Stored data
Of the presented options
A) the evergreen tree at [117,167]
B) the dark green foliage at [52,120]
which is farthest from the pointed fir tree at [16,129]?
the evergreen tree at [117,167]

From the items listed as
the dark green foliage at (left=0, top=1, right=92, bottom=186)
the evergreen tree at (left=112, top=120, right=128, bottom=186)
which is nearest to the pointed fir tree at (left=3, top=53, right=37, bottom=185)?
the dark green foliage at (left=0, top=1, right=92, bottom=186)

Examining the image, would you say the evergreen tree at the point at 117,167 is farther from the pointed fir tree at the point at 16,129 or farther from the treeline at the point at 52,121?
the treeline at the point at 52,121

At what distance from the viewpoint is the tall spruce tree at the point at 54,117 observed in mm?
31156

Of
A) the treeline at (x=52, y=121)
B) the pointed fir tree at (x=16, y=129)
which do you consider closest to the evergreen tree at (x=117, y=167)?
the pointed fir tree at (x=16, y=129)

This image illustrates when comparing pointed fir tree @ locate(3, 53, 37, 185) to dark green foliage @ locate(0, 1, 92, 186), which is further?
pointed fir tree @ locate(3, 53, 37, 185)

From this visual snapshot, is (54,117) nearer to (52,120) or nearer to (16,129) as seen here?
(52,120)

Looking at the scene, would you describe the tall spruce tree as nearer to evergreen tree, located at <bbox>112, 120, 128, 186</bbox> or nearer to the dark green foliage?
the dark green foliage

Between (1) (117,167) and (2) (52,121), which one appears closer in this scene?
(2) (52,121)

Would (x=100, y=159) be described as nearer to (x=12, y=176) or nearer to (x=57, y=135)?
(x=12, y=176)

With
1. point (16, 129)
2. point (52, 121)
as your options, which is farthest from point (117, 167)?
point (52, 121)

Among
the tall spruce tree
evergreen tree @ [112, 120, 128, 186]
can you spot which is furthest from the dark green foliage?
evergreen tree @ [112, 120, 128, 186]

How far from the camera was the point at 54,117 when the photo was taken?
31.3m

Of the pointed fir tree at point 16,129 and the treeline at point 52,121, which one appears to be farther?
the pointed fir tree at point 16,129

=== DIRECTIVE ===
How many lines in the entries above contain the string "spruce", matching case exactly? Reply with the number alone.

=== THE RESPONSE ===
3